In Santa's Claws
Weihnachtsalben: Teil 4

Willkommen in der Zeit der wunderlichen Weihnachtsalben! An den kommenden Adventssonntagen werden wir hiervon eine kleine Auswahl vorstellen, die aus ganz unterschiedlichen Gründen Laune macht. Auch Obskures wird dabei sein.

In Santa's Claws — Wunderliche Weihnachtsalben Teil 3
In Santa's Claws — Wunderliche Weihnachtsalben Teil 2
In Santa's Claws — Wunderliche Weihnachtsalben Teil 1

Twisted Sister— A Twisted Christmas (2006)

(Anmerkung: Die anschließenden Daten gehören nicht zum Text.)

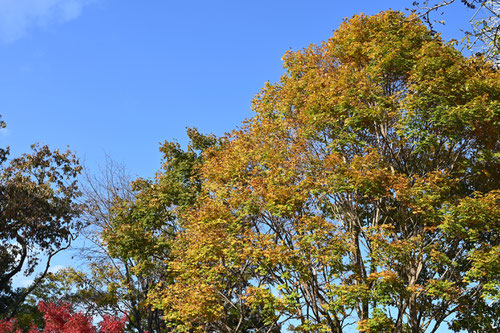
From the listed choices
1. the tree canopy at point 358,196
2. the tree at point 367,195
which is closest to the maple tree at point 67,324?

Mehr als alle anderen Bands haben Twisted Sister Anfang der Achtziger den Glam-Faktor in den Heavy Metal gebracht. A Twisted Christmas ist ein Tributalbum im doppelten Sinne: Zuallererst an die immergrünen Gassenhauer der Weihnachtszeit. Aber auch an die Bandgeschichte der im ersten Lauf zwischen 1972 und 1987 aktiven Truppe aus New Jersey, die in den hier arrangierten Weihnachtsnummern etliche Zitate eigener Songs und anderer Genreklassiker durchklingen lässt: Während in ›Silver Bells‹ ›I Wanna Rock‹ durchklingt, basieren etwa ›Oh Come All Ye Faithful‹ komplett auf ›We’re Not Gonna Take It‹ und ›Let It Snow‹ auf ›Children Of The Grave‹ von Black Sabbath.
Das Schreiben neuer Songs für Twisted Sister hat Frontmann Dee Snider nach 1987 aufgegeben. Zumindest lustige Textzeilen hat er sich für ›Heavy Metal Christmas (The Twelve Days Of Christmas)‹ aber ausgedacht, in dem seine Combo allerhand nette, durchweg Metal-taugliche Weihnachtsgeschenke besingt. Wer hat noch nie von einem Ozzy-Tattoo geträumt? Eben.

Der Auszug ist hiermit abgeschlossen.